Se non era l’obiettivo di Jónsi e del suo disco Shiver, che sa ancora una volta di urgenza famelica di esprimersi, di sicuro è l’effetto. Effetto di un disco pieno di tensione emotiva, che proprio come la storia dei Sigur Rós, progetto di cui Jón Þor Birgisson è leader, non è bello – sarebbe troppo riduttivo rinchiudere tutto ciò nei canoni dell’orecchiabilità – ma intenso, vivo, pulsante, esigente. E per chi abbia già imparato, prima con i Sigur Rós e poi con il suo leader, a lasciarsi attraversare da questa intensità dalle anime molteplici, immaginando scenari islandesi, distese bianche e freddo invadente, è ancora una volta raro quanto esclusivo.
È un’esperienza, va detto, anche per pochi. E non si può vivere diversamente. Niente disco in auto o shuffle, quello è per le hit da imparare a memoria o da usare come scusa per versare fiumi di lacrime. Shiver, uscito il 2 ottobre a cura di Krunk, alla stregua del suo primo lavoro Go, richiede dedizione e libertà, nell’ascoltare e nell’immedesimarsi. È un viaggio nell’ignoto, prodotto con il giovane musicista elettronico britannico AG Cook, fondatore dell’etichetta discografica sperimentale PC Music, connubio che ha dato vita a un pendolo pop/elettronico che scandisce i ritmi dell’intero lavoro.
Perché, anche dieci anni dopo l’esordio da solista, nonostante una crescita che si rivela in ogni nota dei vari strumenti di Jónsi, che siano i violini o il piano, i codici per decriptare questo universo di sensazioni sono gli stessi. Sono quelli della bellezza e della semplicità. Che si svelano solo come frutto di un complesso scontro di competenze e coraggio. E sono ancora nascosti nella sua arte, nei brani stessi. Serve solo cercarli, e per farlo eliminare il resto o immergersi senza paura.
Il primo esitante contatto con questo fiume di sensazioni è con Exhale. Brano delicato e malleabile, nei suoi riflessi racchiude tutto il passato dell’artista. C’è Tornado, c’è Around Us, c’è Go. E l’invito a bagnarsi ancora di più, con il sussurro: «Breathe in. Breathe out». Poi solo il piano, su cui si accende il faro dell’elettronica a chiudere il sipario, per preparare a quel che succederà e staccare il biglietto per un viaggio al buio nella sua intimità.
In Shiver, la title track, infatti il buio esplode. Negli occhi sorrisi, voli, paesaggi, mondi. E soavità. Che fonde il passato, lo stile Sigur Ros, il presente e il futuro. Accennando di nuovo, ma con più forza, che quel mondo elettronico farà spesso da padrone nelle altre tracce del disco. Perché la sperimentazione è partenza non traguardo.
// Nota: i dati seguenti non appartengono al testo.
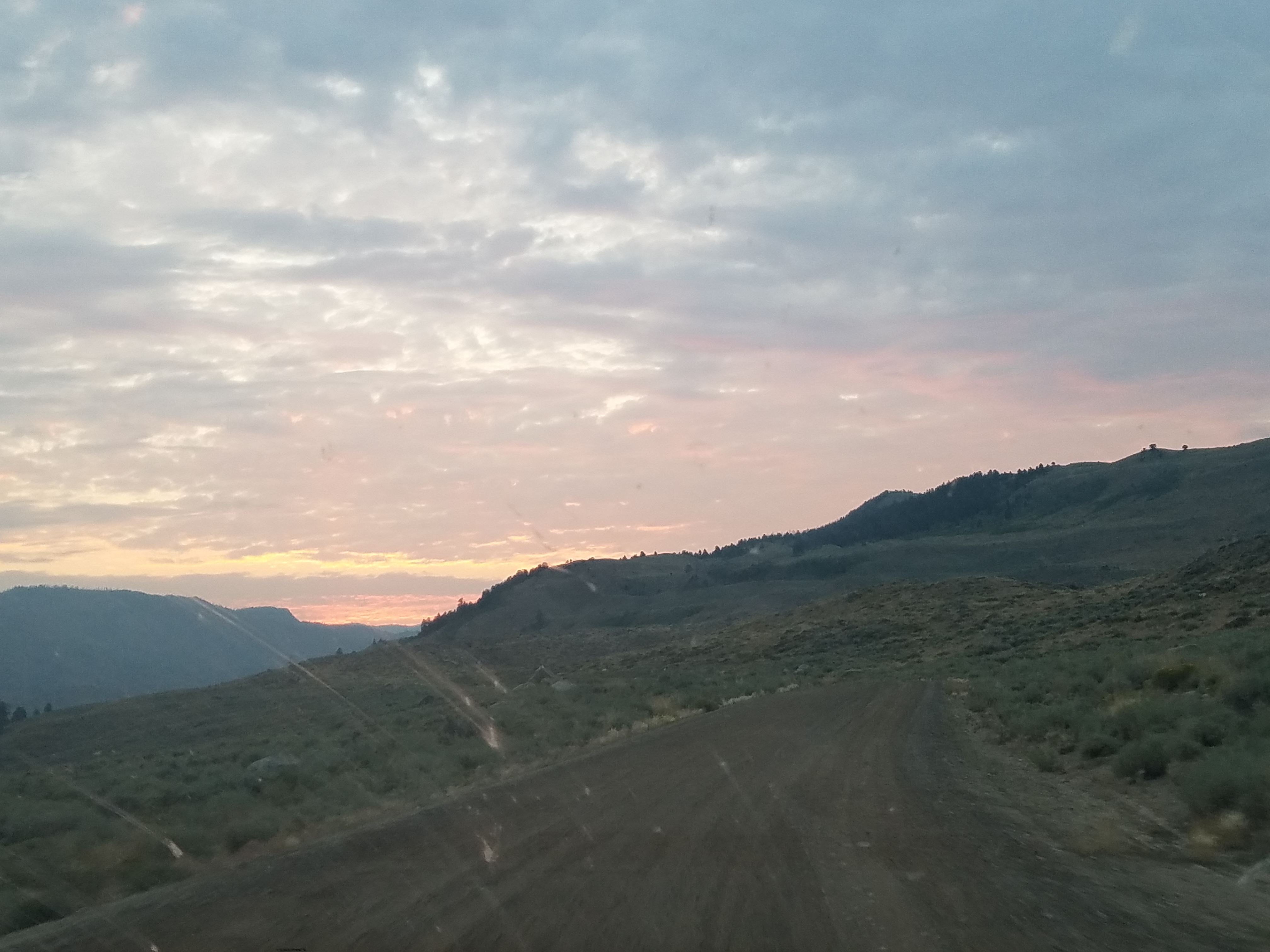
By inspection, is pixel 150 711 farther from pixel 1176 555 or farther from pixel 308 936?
pixel 1176 555

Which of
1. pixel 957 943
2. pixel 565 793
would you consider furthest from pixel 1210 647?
pixel 957 943

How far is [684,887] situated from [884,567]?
140507mm

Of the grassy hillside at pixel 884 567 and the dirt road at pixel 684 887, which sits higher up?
the grassy hillside at pixel 884 567

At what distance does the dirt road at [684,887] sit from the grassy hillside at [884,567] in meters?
75.8

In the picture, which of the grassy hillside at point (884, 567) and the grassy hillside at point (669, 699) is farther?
the grassy hillside at point (884, 567)

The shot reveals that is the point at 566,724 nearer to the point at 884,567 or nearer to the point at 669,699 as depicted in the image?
the point at 669,699

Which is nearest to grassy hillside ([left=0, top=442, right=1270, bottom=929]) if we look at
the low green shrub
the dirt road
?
the low green shrub

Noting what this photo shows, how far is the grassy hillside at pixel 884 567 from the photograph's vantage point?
114 metres

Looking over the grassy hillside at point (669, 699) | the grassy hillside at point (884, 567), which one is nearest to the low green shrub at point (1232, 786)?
the grassy hillside at point (669, 699)

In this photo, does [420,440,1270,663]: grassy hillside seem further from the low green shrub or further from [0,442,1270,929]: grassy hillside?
the low green shrub

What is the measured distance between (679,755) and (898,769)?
16.6 ft

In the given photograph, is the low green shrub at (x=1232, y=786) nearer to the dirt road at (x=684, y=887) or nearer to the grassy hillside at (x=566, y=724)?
the grassy hillside at (x=566, y=724)

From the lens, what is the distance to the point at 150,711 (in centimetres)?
7388

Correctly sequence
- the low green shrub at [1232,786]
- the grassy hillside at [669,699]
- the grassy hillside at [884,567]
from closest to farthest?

Se infatti Cannibal e Salt Licorice, che con le voci femminili di Elizabeth Fraser dei Cocteau Twins e la cantante svedese pop Robyn danno una sferzata pop al lavoro, tanto che Cannibal prende spazio nella testa con il suo lento e sensuale crescendo, e scolpisce le frasi «You know I’m a cannibal, I remove your breathing heart», è Wildeye la vera scoperta. È uguale solo a se stessa. Così se finora Jónsi ha confermato un suo percorso, nella sintesi sonora di questi 4 minuti e 36 secondi la disconosce e se ne libera. Aggressivo, duro, metallico, industrial e al tempo stesso anche tenero, fragile e nudo. E lo ammette, ripetendo come una una preghiera “I lose control”. incorniciando arie e parentesi artistiche che trovano precedenti solo in artisti dal calibro di Apparat.
Un volo così pindarico è difficile da ritrovare ancora. E lo sa bene Jónsi, che dopo anni di cambiamenti, al punto da abbandonare la sua monocromatica e serena Islanda per l’esuberante Los Angeles – forse proprio per questo in Shiver non c’è quasi traccia della sua lingua madre – ha preferito tornare in una comfort zone lunga il resto del disco. Non mancano intrusioni elettroniche e ibride parentesi sperimentali. Ma i protagonisti restano cori angelici, allegre suonate e melodie rivelatrici. Che rallentano i battiti con Grenade e Beautiful Body: fanno riflettere e, ancora una volta, come solo Jónsi sa fare, innescano l’esigenza di sparire, nel resto e come parte di esso.
Leggeri. Nell’aria. Come un brivido. Consapevoli che sarà difficile continuare ancora a meravigliarsi.